L’oggetto della Seconda Lettera, dopo i convenevoli di rito e i ringraziamenti, poggia su una precisa articolazione sec0ndo quanto si legge nella Lettera [2.1-2]: “Ora, fratelli, intendiamo precisare a proposito del ritorno del Signore nostro Gesù Cristo e del nostro incontro con lui, affinché la vostra mente non sia subito turbata e non siate spaventati né da qualche rivelazione profetica, né da parola, né tantomeno da lettera attribuita a noi, come se fosse imminente il giorno del Signore”.
La nuova venuta del Signore Gesù fu predicata anche da pseudoprofeti, i quali tendevano a turbare la mente degli ascoltatori, facendo leva sul sentimento delle folle, per mezzo di parola e presunti messaggi scritti, attribuiti a Paolo stesso.
Alla luce di questi fatti e durante il cammino verso la perfezione nel popolo Macedone si era formata la convinzione che non fosse più necessario lavorare, né occuparsi d’altro poiché i tempi erano prossimi alla parusia.

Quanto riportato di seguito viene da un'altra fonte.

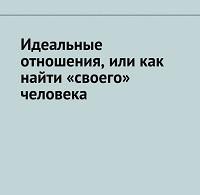 Артём Маньков «Идеальные отношения, или как найти «своего» человека»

Paolo riprende invece nell’incipit di questa lettera i contenuti della prima, arrecando tuttavia aggiunte e chiarimenti non di poco conto. Egli si limita ad annunciare gli effetti dell’escatologia per coloro che hanno scelto di non adeguare la loro vita all’etica e la morale cristiana in fieri, servendosi di parole molto dure [Ts. 2.1,9] per chi non accoglie il Vangelo, in confronto a coloro che saranno premiati per la loro persistenza nella fede.